O fato é que a Ester desaba por completo: até as rugas do seu rosto tornam-se mais profundas por conta das lágrimas que as navegam como rios caudalosos. Neste momento, curiosamente, lembra da Nora, da sua vulnerabilidade, e deseja ligar pra ela, gritar que ela não está sozinha, que ninguém está imune a decepção.
Toca o telefone. Ester não atende, levanta-se e vai ao banheiro pra lavar o rosto. O telefona toca de novo. Desta vez a Ester atende.
- Alô, diz com a voz rouca
- Oi lindona, tudo bom? Tá com a voz estranha...
- Oi amiga, desculpa, tô bem chateada viu... Recebi um email da minha chefe dizendo que ela cometeu um erro ao me afirmar que o salário que me ofereceu não era líquido e sim bruto.
- Quê?! Ui... então isso significa que você vai ganhar bem menos do que esperava, né?
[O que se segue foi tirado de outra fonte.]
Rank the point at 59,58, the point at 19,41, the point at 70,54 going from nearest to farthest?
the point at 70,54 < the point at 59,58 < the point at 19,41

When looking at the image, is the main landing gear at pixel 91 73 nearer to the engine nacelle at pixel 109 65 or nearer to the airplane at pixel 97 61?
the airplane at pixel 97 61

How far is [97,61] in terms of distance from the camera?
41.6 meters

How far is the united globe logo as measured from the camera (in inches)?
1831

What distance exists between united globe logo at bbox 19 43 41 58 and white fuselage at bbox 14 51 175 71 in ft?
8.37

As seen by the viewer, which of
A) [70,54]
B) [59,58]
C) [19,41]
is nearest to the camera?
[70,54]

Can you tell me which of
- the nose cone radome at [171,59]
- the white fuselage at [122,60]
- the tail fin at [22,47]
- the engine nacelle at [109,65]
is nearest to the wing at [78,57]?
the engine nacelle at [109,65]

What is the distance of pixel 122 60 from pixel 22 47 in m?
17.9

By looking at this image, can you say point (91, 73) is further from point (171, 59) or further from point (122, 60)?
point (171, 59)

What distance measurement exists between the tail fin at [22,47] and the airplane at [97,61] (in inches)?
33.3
Quanto é o que descontam mesmo de INSS, IRPF, etc?
- 39% mais ou menos...
- Nossa! Pra que depois os nossos políticos, corruptos, roubem tudo no lugar de investir em educação e saúde. Ai, quê vergonha Senhor! Lamenta Nikito.
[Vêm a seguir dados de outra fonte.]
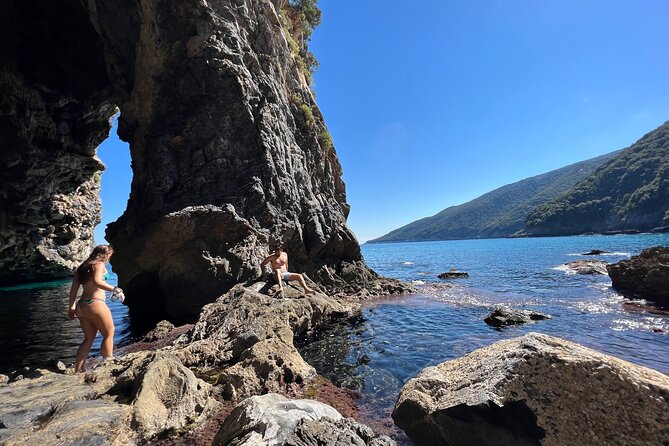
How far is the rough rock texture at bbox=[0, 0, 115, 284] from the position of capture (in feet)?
71.5

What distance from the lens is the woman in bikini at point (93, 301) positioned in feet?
20.4

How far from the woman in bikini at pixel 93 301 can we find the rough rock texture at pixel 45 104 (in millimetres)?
24248

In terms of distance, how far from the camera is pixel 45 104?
2311 centimetres

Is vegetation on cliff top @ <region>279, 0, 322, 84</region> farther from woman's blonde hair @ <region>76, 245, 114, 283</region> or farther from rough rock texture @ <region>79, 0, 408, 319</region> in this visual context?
woman's blonde hair @ <region>76, 245, 114, 283</region>

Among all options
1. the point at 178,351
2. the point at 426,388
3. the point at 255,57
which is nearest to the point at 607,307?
the point at 426,388

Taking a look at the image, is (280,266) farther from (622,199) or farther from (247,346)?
(622,199)

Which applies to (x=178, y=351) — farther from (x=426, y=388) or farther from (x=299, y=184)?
(x=299, y=184)

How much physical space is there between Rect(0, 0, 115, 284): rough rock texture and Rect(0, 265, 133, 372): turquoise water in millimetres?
10911

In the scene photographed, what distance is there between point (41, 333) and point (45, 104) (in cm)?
1781

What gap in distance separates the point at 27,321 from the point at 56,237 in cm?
2743

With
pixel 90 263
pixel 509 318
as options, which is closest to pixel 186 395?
pixel 90 263

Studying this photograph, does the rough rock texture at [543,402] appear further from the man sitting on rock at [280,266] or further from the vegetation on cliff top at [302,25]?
the vegetation on cliff top at [302,25]

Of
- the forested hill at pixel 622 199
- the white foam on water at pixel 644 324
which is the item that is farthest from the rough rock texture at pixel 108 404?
the forested hill at pixel 622 199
-Bom, mas agora o importante é entender a sua situação amiga, o que você vai fazer? Vai voltar  para o Brasil mesmo assim?
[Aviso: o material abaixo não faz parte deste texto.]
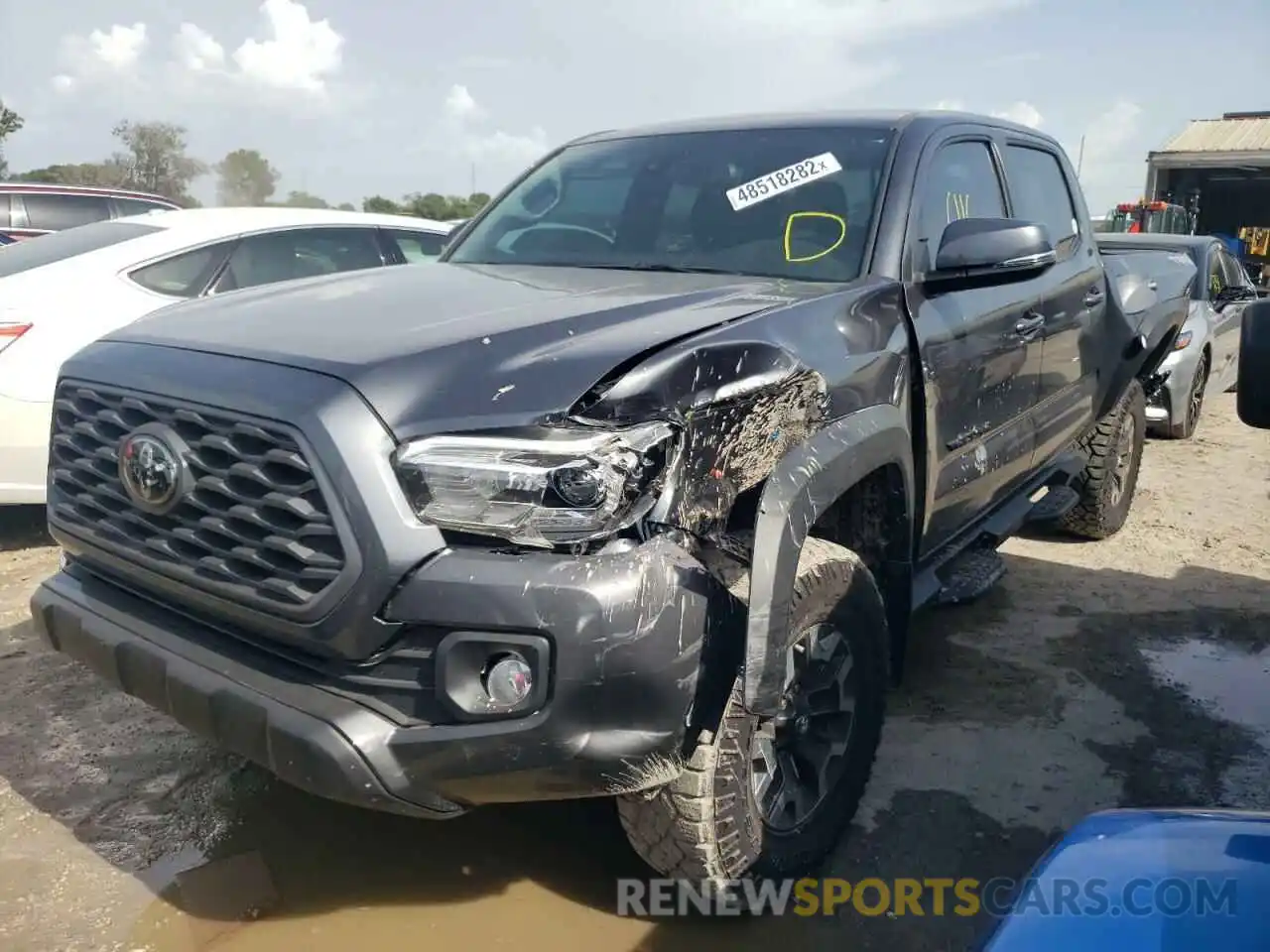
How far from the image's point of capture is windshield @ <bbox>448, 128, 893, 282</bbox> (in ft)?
10.3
Ester,  primeiro diz não saber, logo xinga a sua chefe, a sua empresa, brama frases desconectas, até que, subjugando sua própria indignação, acaba por afirmar que não tem mais remédio que aceitar e se cala. Nikito fica em silêncio, esperando uma nova rajada de palavras doloridas e terapêuticas.  E, efetivamente, ela continua. 
- Para quê tudo isso?! Afinal vou morar no Brasil ganhando pior que na Argentina. Não tem cabimento...

A Nikito propositalmente muda de assunto, compreendendo que a Ester não tem escolha e portanto é melhor não aprofundar no ocorrido.
- Como foi a aniversário do seu sobrinho? Vi algumas fotos postadas no Facebook. Ele estava muito fofo. É impressionante como o tempo passa... O vi nascer e ele já tá enorme menina!
- Pois é... Em pensar que há apenas um ano e meio ainda engatinhava. As crianças me estimulam muito: elas crescem, sem intenção, sem travas. Também sem volta atrás. O tempo é invencível...
- Invencível e relativo, Ester. O tempo também é filho das decisões individuais, das aprendizagens percebidas.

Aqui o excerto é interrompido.